More than 80 per cent of employees use 'non-approved' SaaS apps - report

By Sooraj Shah
08 Jan 2014 View Comments
A graphic of a jigsaw in the cloud emerging from a laptop

More than 80 per cent of employees admit to using non-approved software-as-a-service (SaaS) applications in their jobs, a new survey has found.

The survey was carried out by Stratecast, a branch of analysts Frost & Sullivan, and commissioned by McAfee. It asked 300 IT staff and 300 "line-of-business" employees of businesses that employ 1,000 staff or more for their views on "shadow IT" - SaaS applications used by employees for business, which have not been approved by the IT department or obtained according to IT policies. The employees represented different industries, and came from North America, the UK, Australia and New Zealand.

Further reading

Only 19 per cent of line-of-business employees and 17 per cent of IT employees said that they did not use any non-approved SaaS applications. According to respondents, the average company uses about 20 SaaS applications, seven of which are non-approved.

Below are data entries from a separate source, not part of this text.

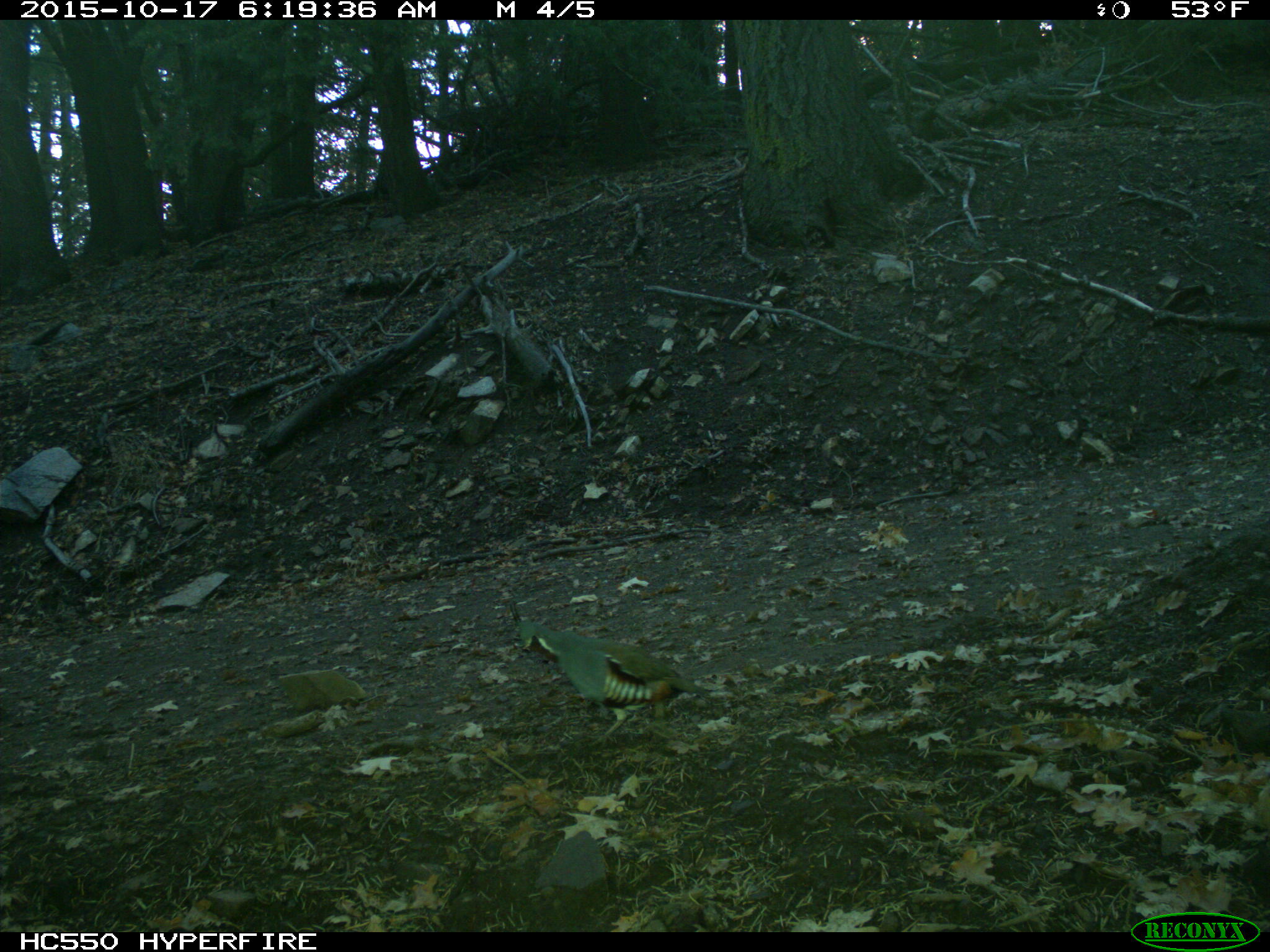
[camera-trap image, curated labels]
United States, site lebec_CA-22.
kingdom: Animalia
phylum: Chordata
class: Aves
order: Galliformes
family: Odontophoridae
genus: Callipepla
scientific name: Callipepla californica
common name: california quail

"That means you can expect that upwards of 35 per cent of all SaaS apps in your company are purchased and used without oversight," CEOs and CIOs were warned by Stratecast. 

The survey found that IT employees used a higher number of non-approved SaaS applications than line-of-business staff.

"It appears that, in acting as the guardian of corporate technology, the IT department considers itself exempt," the report stated.

This could be down to IT employees' overconfidence in their ability to assess risks, Stratecast said, but also a greater familiarity with a range of SaaS solutions.

The report adds that IT departments and security officers are unaware of the extent of shadow IT, and therefore unprepared to deal with it.

Responses suggested that firms had several different IT policies in place, leaving employees confused and showing that companies did not know what was best practice.

One of the top drivers for respondents to choose "unapproved" software is to get the tools they need faster, enabling them to work more efficiently. Many of the responses suggested that there were inadequacies in "approved software".

Security

Less than half of the respondents believed that there was "high concern" that their use of unapproved software could lead to sensitive corporate or personal data being accessed, stolen or exposed by unauthorised users.

About 40 per cent of respondents had "high concern" that data would be lost or deleted by the cloud provider and only 41 per cent had a "high concern" that their employer's reputation would suffer due to security or access issues. Less than a third said they were worried that the company would not be in compliance with regulations as a result of using non-approved SaaS applications. 

About 15 per cent of all employees had experienced one or more "incidents" such as malware infection, data loss, unauthorised or blocked access associated with using a particular SaaS application.

Stratecast said that IT and business leaders needed to "work together to create and support policies that enable employees to use the apps they need to be productive, with controls in place to protect data and minimise corporate risk".